Mechanism 2: safe_commit.sh. A shell script every writer uses for the final commit. It handles the one case the concurrency group doesn’t cover: a writer that started before another repo event (like a bot commit) pushed to main. The concurrency group doesn’t know about commits made outside Actions, so a bot commit during your run means your push will fail on a fast-forward check.
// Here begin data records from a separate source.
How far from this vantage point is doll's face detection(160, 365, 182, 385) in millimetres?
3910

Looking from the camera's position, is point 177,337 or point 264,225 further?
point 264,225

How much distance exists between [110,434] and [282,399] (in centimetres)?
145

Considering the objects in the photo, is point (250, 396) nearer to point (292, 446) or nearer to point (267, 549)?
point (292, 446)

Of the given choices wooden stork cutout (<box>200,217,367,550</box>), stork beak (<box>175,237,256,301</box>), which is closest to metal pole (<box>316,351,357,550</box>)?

# safe_commit.sh, simplified
for attempt in 1 2 3 4 5; do
    git pull --rebase origin main
    if git push origin main; then
        exit 0
    fi
    sleep $((attempt * 2))
done
exit 1

If the push fails, pull with rebase, try again. Up to five attempts with exponential backoff. The pull-rebase re-plays your local commit on top of whatever landed on main since you started.

Why both

Concurrency groups solve the “two workflows writing simultaneously” problem. safe_commit.sh solves the “external commit landed between your checkout and your push” problem. You need both because:

  • Without the concurrency group, two workflows would race on the same commit parent, both rebase cleanly, both push, and one would silently overwrite the other’s uncommitted changes.
  • Without safe_commit.sh, any push is vulnerable to a bot commit (which doesn’t use the concurrency group because it’s outside Actions).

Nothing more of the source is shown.